The first all-electric Aston Martin has finally been revealed, nearly four years after it was originally announced. Based on the existing combustion-engine Aston Martin Rapide sedan, the “Rapide E” officially debuted at the Shanghai Auto Show on Tuesday. Only 155 will be made, and Aston Martin didn’t announce a price for the car.
Powered by an 800-volt, 65kWh battery, Aston Martin estimates the Rapide E will be able to travel “over 200 miles” on a single charge. Twin motors mounted on the rear axle will generate 450kW (or over 600 horsepower) and can get the car up to a top speed of 155 miles per hour. That will happen fairly quickly, too — Aston Martin says the Rapide E will go from 0 to 60 miles per hour in under four seconds (which is a tick faster than the standard internal combustion Rapide S). When plugged into a high-speed charger, the car’s battery can be recharged at a rate of 310 miles per hour.
The car will be equipped with a 10-inch digital instrument cluster behind the steering wheel, and an 8-inch display mounted atop the center of the dashboard will handle infotainment duties (with physical buttons below it on the center console, echoing the layout of the most recent Rapides).
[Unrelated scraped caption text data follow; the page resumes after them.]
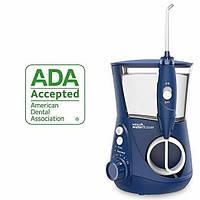 Ирригатор для здоровья зубов и дёсенWaterpik Water Flosser Electric Dental Countertop Oral Irrigator For Teeth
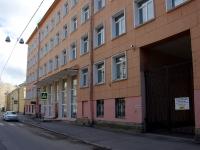 Адмиралтейский район, улица Канонерская, дом 12. больница им. П.П. Кащенко
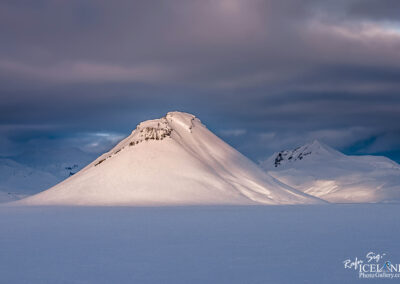 Mt. Mælifell in the Highlands │ Iceland Landscape Photography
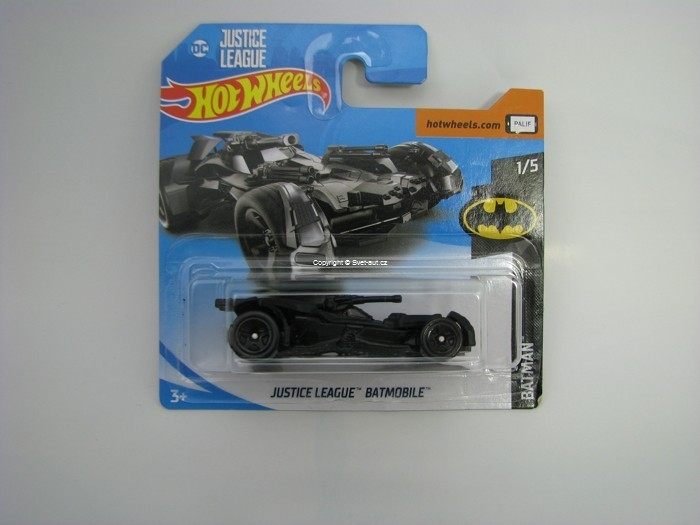 Justice League Batmobile Hot Wheels Batman 1/5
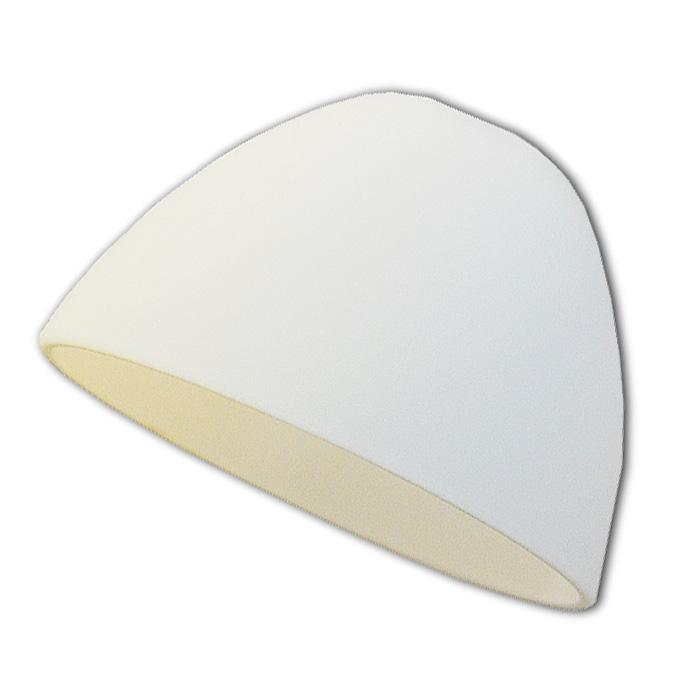 Reality Ersatzglas G3351-01 Lampenglas für Pendelleuchte  R335110xx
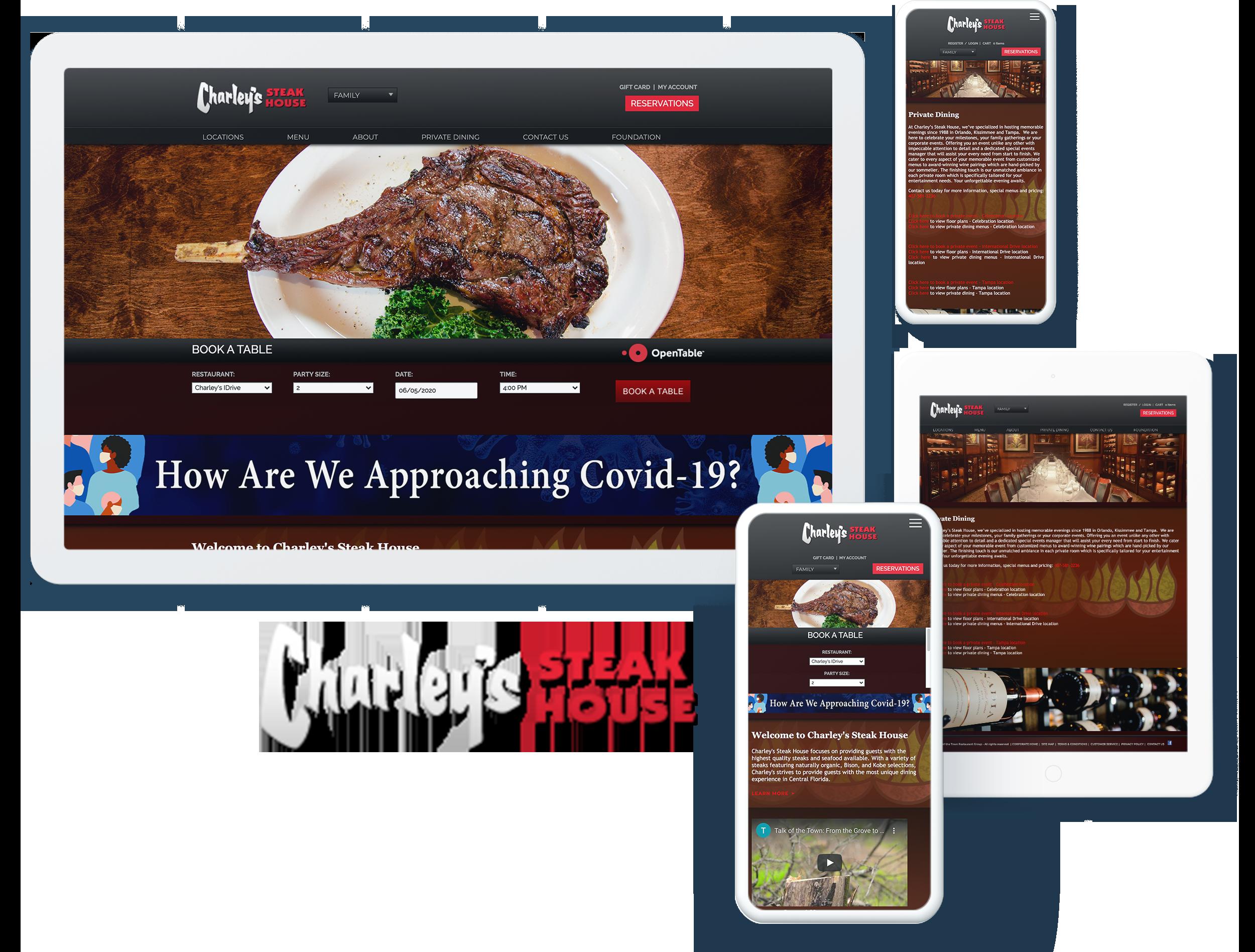 charleys steak house spotlight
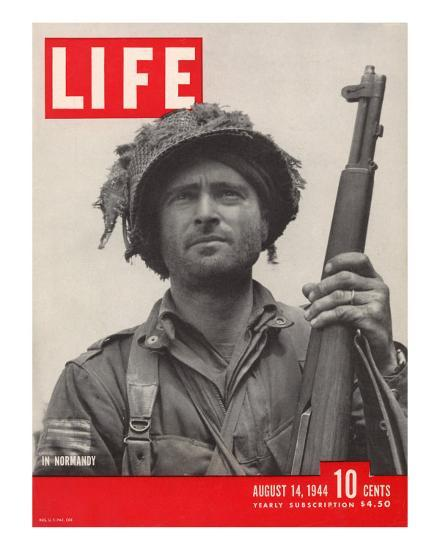 Lieutenant Kelso C. Horne of US Airborne Infantry, Part of Invasion at Normandy, August 14, 1944-Bob Landry-Photographic Print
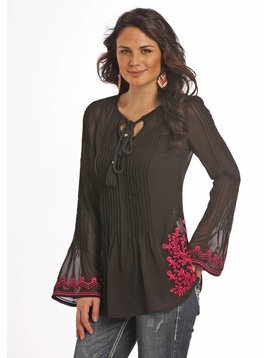 Rock and Roll Cowgirl Women's Rock & Roll Cowgirl Blouse B4-9110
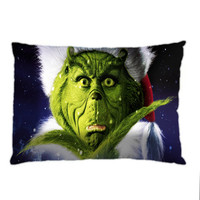 The Grinch Christmas Pillow Case. Choose the option for size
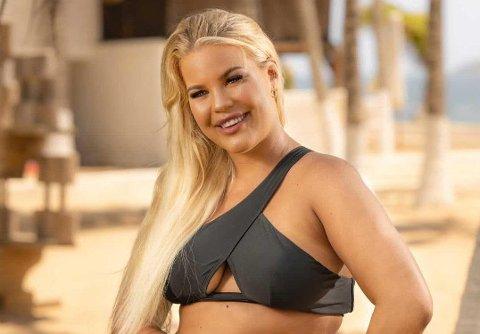 REALITY: Tønsberg-jenta Vendela Haugstad (23) blir å se på TV-skjermen i ny sesong av realityserien Paradise Hotel.
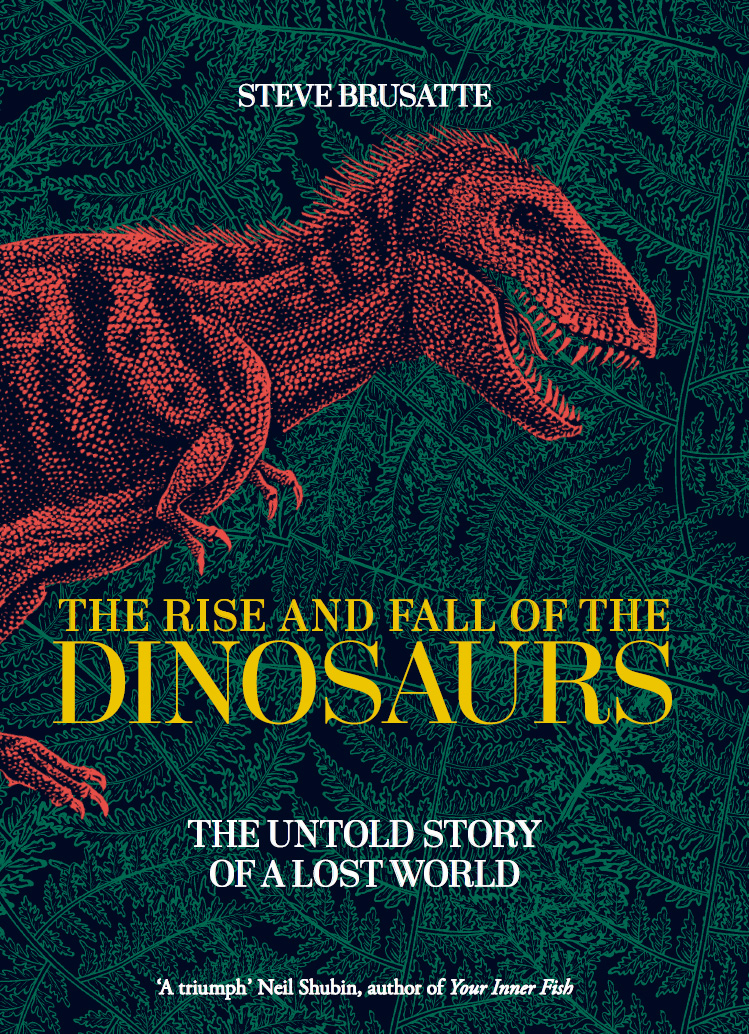 Rise_and_Fall_of_the_Dinosaurs_UK_Cover.jpg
Both Apple CarPlay and Android Auto will be supported.
On the outside, the Rapide E mostly resembles the combustion engine car it’s based on, save for some electric blue accents in the headlights and on the brake calipers. Under the hood is where things are most different. The battery system has been designed around the space where the combustion version’s V12 engine, gear box, and fuel tank normally go. This means the Rapide E doesn’t have a full floor of batteries like, say, a Tesla. While that cuts down on design and engineering costs, it ultimately limits the number of battery cells (and ultimate capacity) that an automaker can fit in the car. In the end, the Rapide E weighs 4,717 pounds, which is about 400 pounds more than the internal combustion Rapide S.
The Rapide E was announced in 2015, right around when Aston Martin was going through a big cost-cutting push that resulted in hundreds of layoffs. To get the Rapide E (then just called “RapidE”) project off the ground, the British automaker lined up funding from Chinese financiers. Then, in 2016, Aston Martin announced it would build the car with Chinese tech conglomerate LeEco — the company founded by Jia Yueting, who also founded (and now runs) struggling EV startup Faraday Future.
Aston Martin’s first electric car was supposed to hit the road in 2018 and be made in greater volumes. But LeEco pulled out of the joint venture in 2017 amid its own cash crunch. Aston Martin turned to Formula One engineering house Williams to help bring the car to market, and narrowed the scope to just 155 vehicles. (Williams also helped build the batteries for the first-generation electric racecars of Formula E.)
The Rapide E will be built in the village of St. Athan in South Wales. That’s also where Aston Martin plans to build the all-electric vehicles of Lagonda, its recently resurrected sub-brand dedicated to EVs. Aston Martin is calling the facility in St. Athan the company’s “Home of Electrification.”